WHAT IS REQUIRED >> Please repeat the records beneath this task exactly as they appear, but skip the images.

*** Opening of RECORD EXTRACTS ***

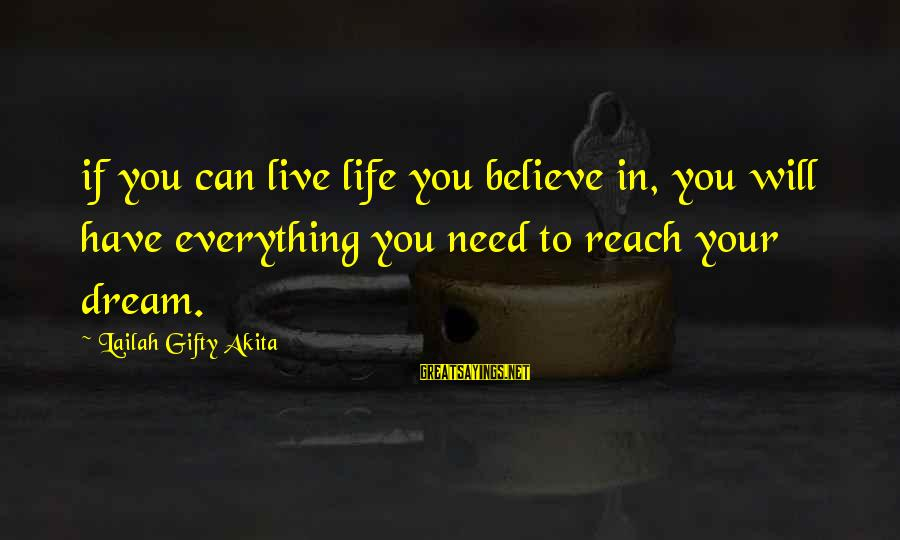 Dream Quotes And Sayings By Lailah Gifty Akita: if you can live life you believe in, you will have everything you need to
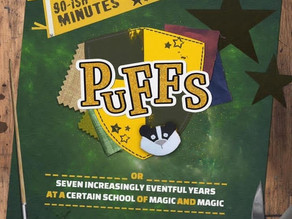 This Weekend only at The Z: Puffs, or Seven Increasingly Eventful Years at a Certain School of Magic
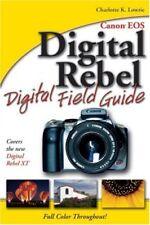 Canon EOS Digital Rebel Digital Field Guide By Charlotte K. Lowrie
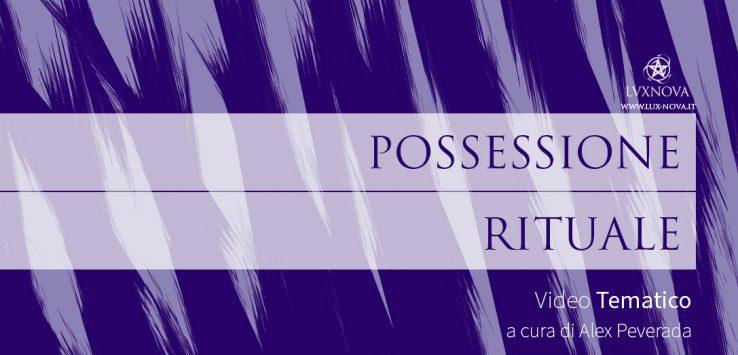 Possessione rituale e sciamanica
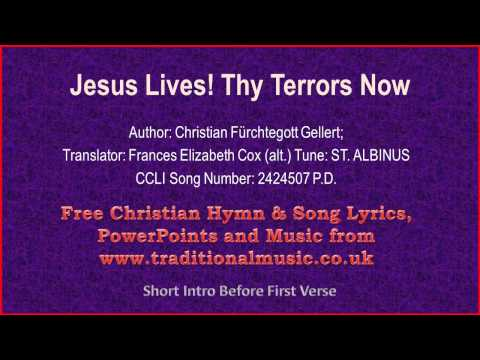 Jesus Lives! Thy Terrors Now - Hymn Lyrics & Music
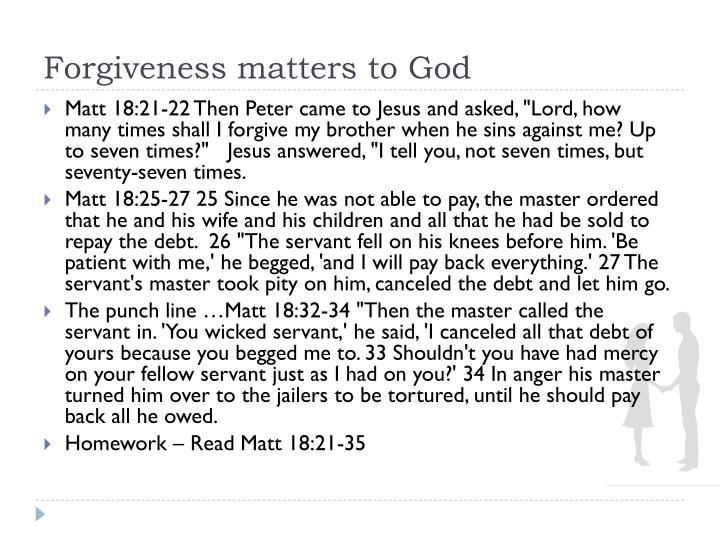 Forgiveness matters to God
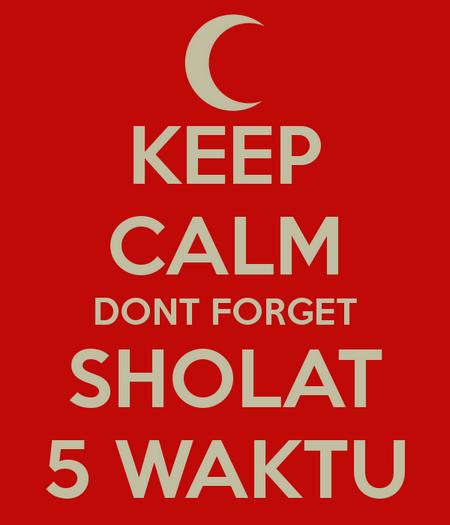 keep-calm-dont-forget-sholat-5-waktu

*** Close of RECORD EXTRACTS ***

EXPECTED OUTPUT >>
 Dream Quotes And Sayings By Lailah Gifty Akita: if you can live life you believe in, you will have everything you need to
 This Weekend only at The Z: Puffs, or Seven Increasingly Eventful Years at a Certain School of Magic
 Canon EOS Digital Rebel Digital Field Guide By Charlotte K. Lowrie
 Possessione rituale e sciamanica
 Jesus Lives! Thy Terrors Now - Hymn Lyrics & Music
 Forgiveness matters to God
 keep-calm-dont-forget-sholat-5-waktu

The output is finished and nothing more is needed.